There’s a unique sense of relief when a subway train that’s “being held momentarily” finally starts rolling forward.
And it was with a similar rush of comfort that Brooklyn real estate players welcomed the news Thursday that the L train shutdown won’t be as bad as originally thought.
“Even with all the planning and the additional ferry service and additional bus service, it would have been very challenging for the 200,000 plus commuters,” said Toby Moskovits, president and founder of the real estate investment firm Heritage Equity Partners. “I think this is a great win.”
When the Metropolitan Transit Authority announced in 2016 that it would need to fully close the tunnel carrying the L train under the East River for more than a year, anxiety about how this would impact real estate — particularly residential rents — pervaded.
So it came as a welcome relief to real estate players on Thursday, when Gov. Andrew Cuomo unveiled a new plan under which work on the tunnel would only be done nights and weekends. The tunnel was due to close in April prior to his announcement.
Many in the world of Brooklyn real estate portrayed this as a disaster averted, even as questions remained about the plan’s specifics and why it was announced so late in the process. While the neighborhoods along the L train may still see some lingering side effects given how long news of a total shutdown was publicized, landlords expect to see rental prices and demand both start rising sooner rather than later.
Moskovits’ firm is currently working on a major mixed-use project at 25 Kent Avenue in Williamsburg that will span about 500,000 square feet. Her team had previously downplayed the impact of the L train shutdown, arguing that fixing the tunnel could actually bring more confidence to the market.
Although it is difficult to quantify how big of an impact the L train shutdown had on real estate in Williamsburg, multiple industry sources said they saw demand soften in the market when it still looked like a complete closure was the plan.
A StreetEasy study from December found that demand for rentals in Williamsburg was the only neighborhood in the city to see a decline in rental demand, with a 1 percent drop since October 2017. And an analysis from The Real Deal at the end of 2017 found that the pending shutdown had virtually ground retail leasing activity in the neighborhood to a halt.
These trends are likely to reverse now that the L train will stay at least partially open, according to MNS founder and CEO Andrew Barrocas.
“I would say 80 to 90 percent of the slowdown [in leasing] was attributed to the L train in Williamsburg specifically, so I think we’re going to see an increase in pricing,” he said. “We’re going to be coming into the spring months.
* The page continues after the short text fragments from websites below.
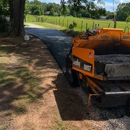 A&A Paving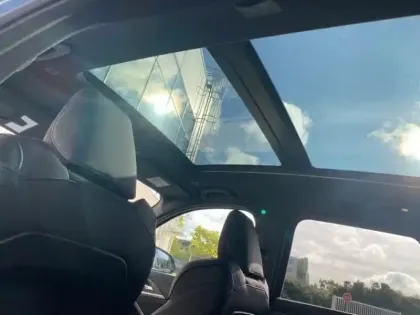 Photo 6 BMW X1 Gén. III (U11) Ph1 M Sport 5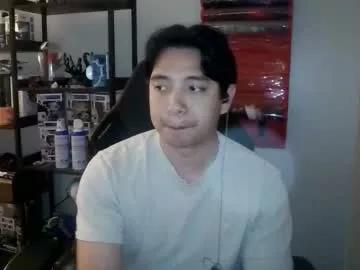 arcadianking from Chaturbate is Freechat
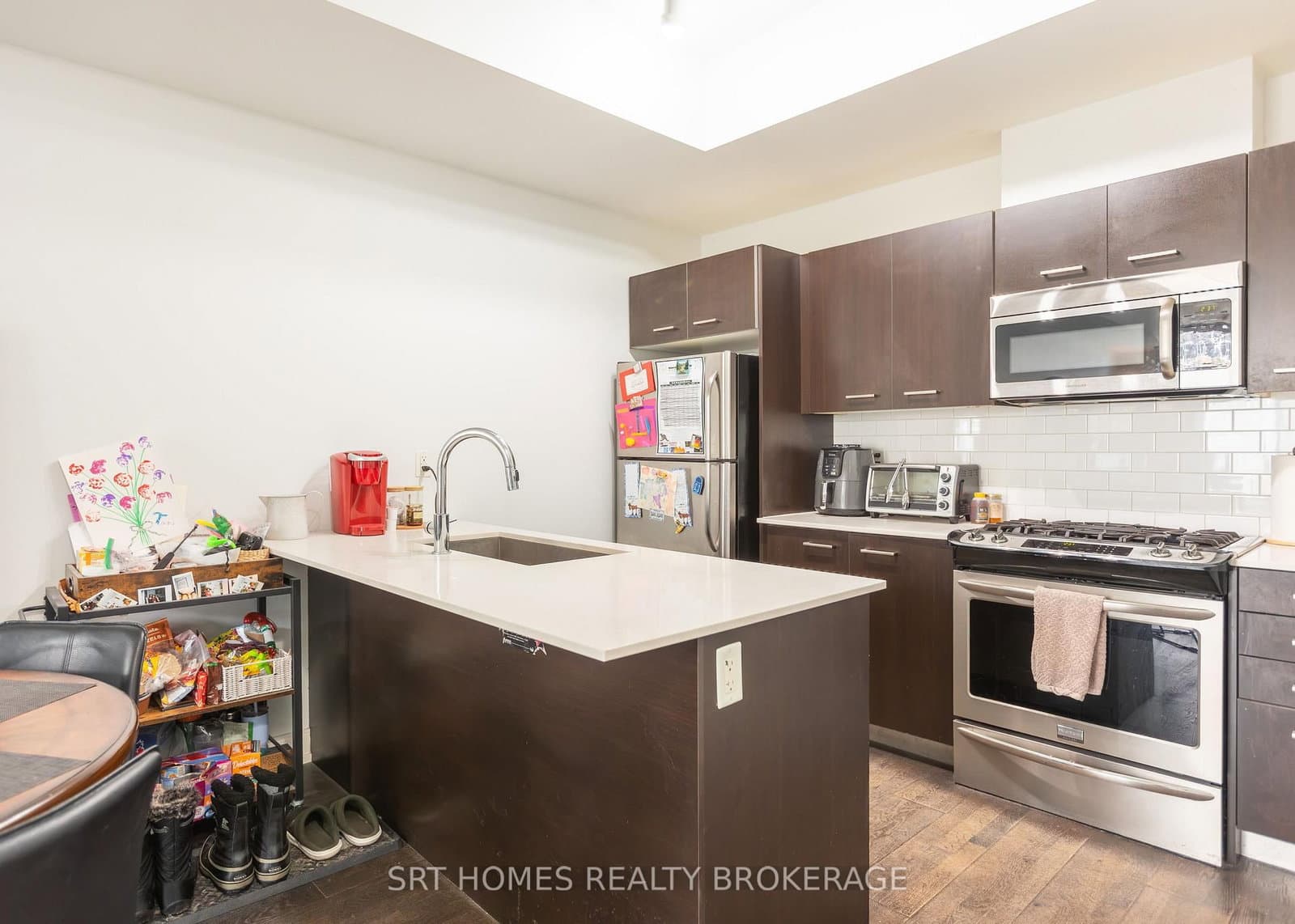 1321 Gerrard Street E, Unit 3 - Image 5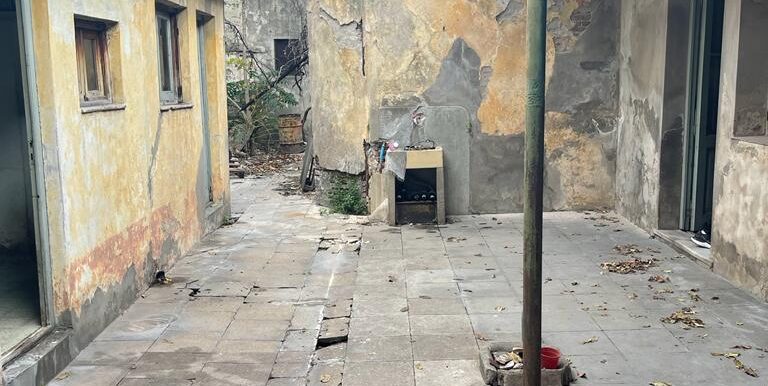 WhatsApp Image 2022-05-20 at 3.43.24 PM (8)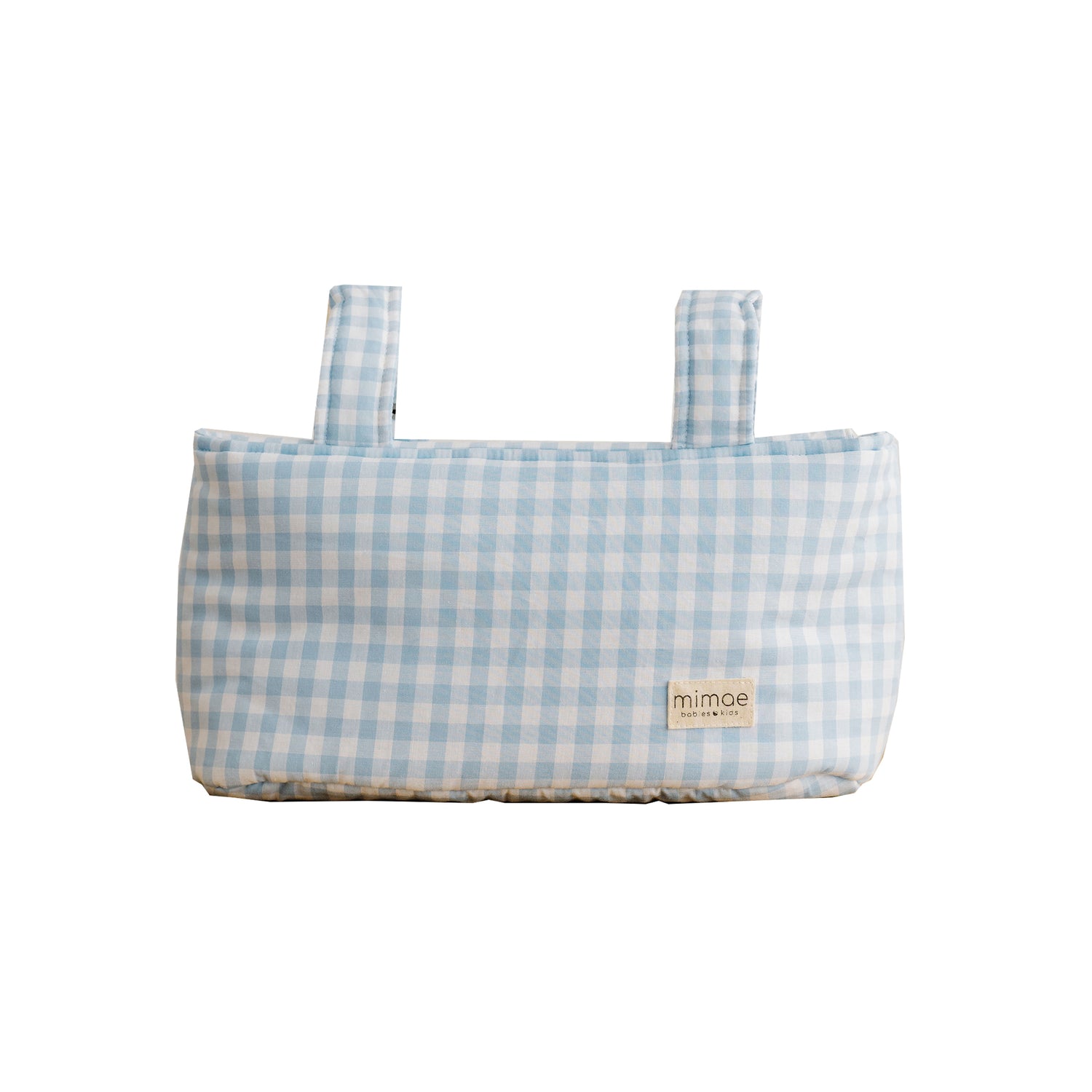Sac à roulettes MINI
We had put on certain concessions to get through the L train closure. We’re now going to take them off.”
Residents along the L train can still expect to deal with more inconveniences than usual, as the tunnel will still be closed on nights and weekends, but this will not be nearly as problematic as a full shutdown, Barrocas said.
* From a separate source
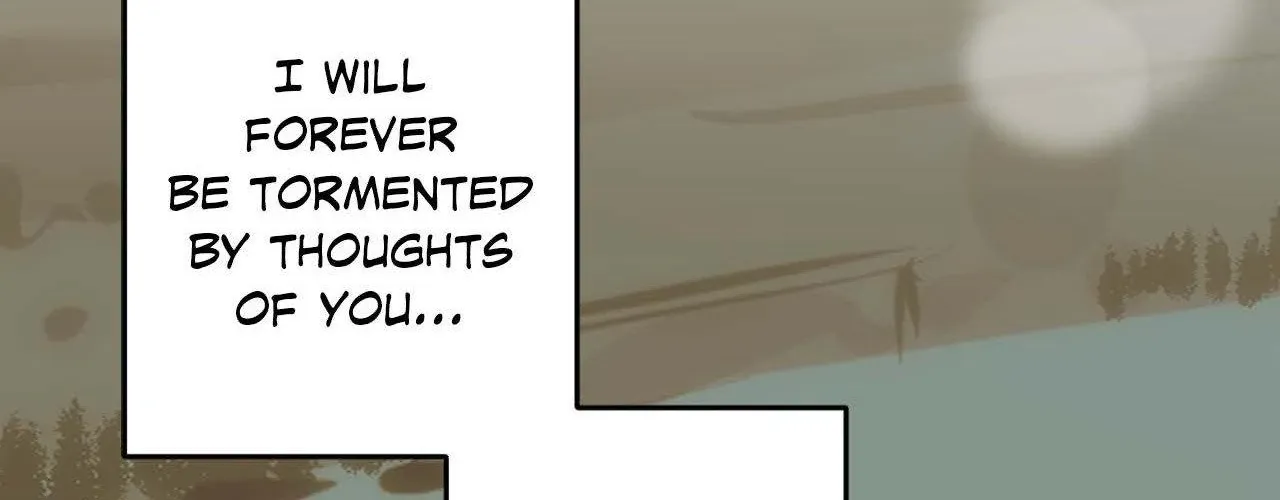 Love Rides on Pheromone Allergy Chapter 37 page 92 -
“People’s main concerns were ‘How do I get to school? How do I get to work Monday through Friday?’” he said. “I never heard one person say, ‘How am I going to get to dinner on Saturday night or a show?’”
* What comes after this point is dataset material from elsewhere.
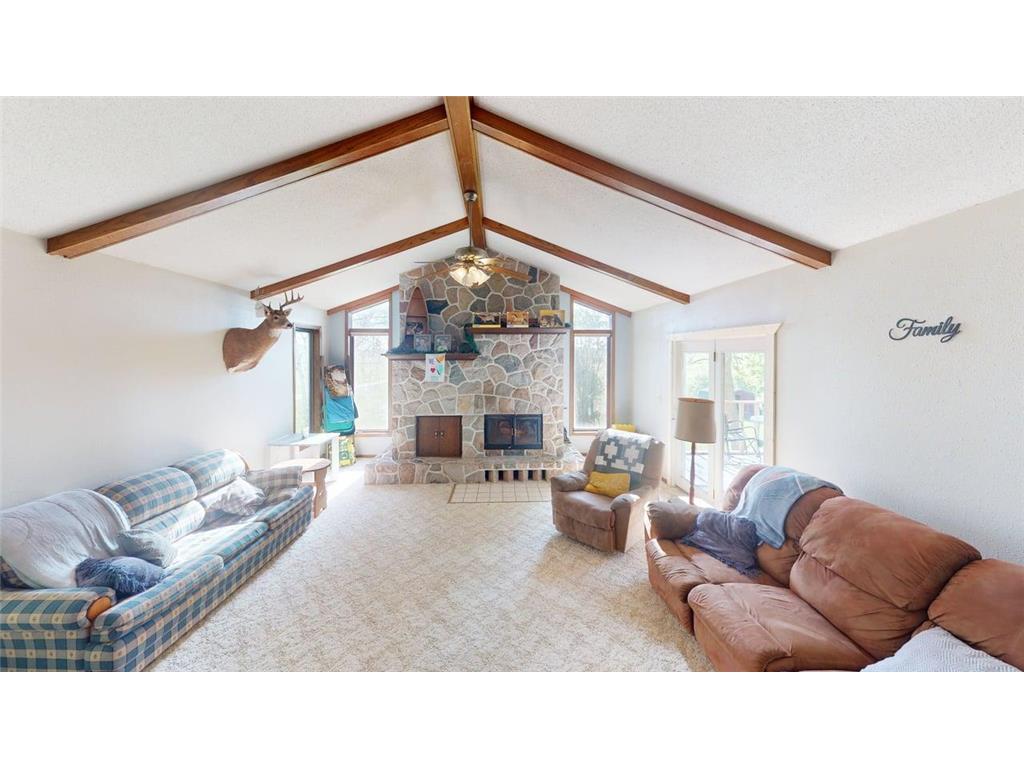 36811 235th Avenue Browerville MN 56438 7100126 image3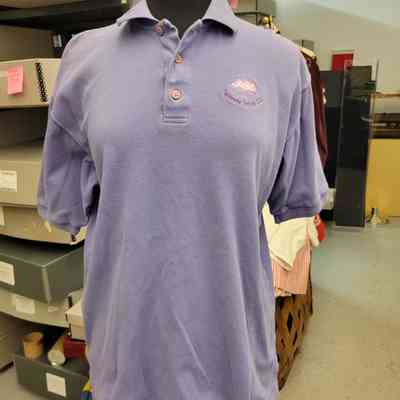 Sycamore Springs Shirt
And locals have other options to get into Manhattan, like ride-sharing services and the ferry.
Jonathan Miller, CEO of the appraisal firm Miller Samuel, echoed this point, noting that having trouble getting from Williamsburg to Manhattan on nights and weekends pales in comparison to not being able to get there at all.
“It’s not as if it eliminates everything negative about this,” he said of the new plan, “but I think the heavy short-term damage was related to having zero service for 14 months or so.”
The long-term benefits of fixing the tunnel will also be helpful to the neighborhoods along the L train, according to Miller.
“The whole purpose of this is to create a more reliable commuter system, transportation system,” he said, “so that in and of itself has quite a benefit to the neighborhood far into the future.”
Tim King, managing partner at CPEX Real Estate, said the fallout from two years of hand-wringing over the shutdown won’t just disappear, but stressed that its overall impact would still be much lower.
“It’s maybe too little too late because I think it’s already had some significant impact,” King said, “but clearly this is a quality of life issue for the folks who live there, and for those folks who were panicking that the sky was falling and rents were falling, this is going to put the brakes on that.”